Your task: Retype the items below word for word, from the line containing "Which of the options" through the end of the items.

(Data listing)
------------------------------------------------------------------------
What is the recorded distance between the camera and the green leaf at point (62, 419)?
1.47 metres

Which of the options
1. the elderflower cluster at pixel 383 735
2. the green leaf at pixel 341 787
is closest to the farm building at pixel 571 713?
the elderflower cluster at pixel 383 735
------------------------------------------------------------------------
Written answer:
Which of the options
1. the elderflower cluster at pixel 383 735
2. the green leaf at pixel 341 787
is closest to the farm building at pixel 571 713?
the elderflower cluster at pixel 383 735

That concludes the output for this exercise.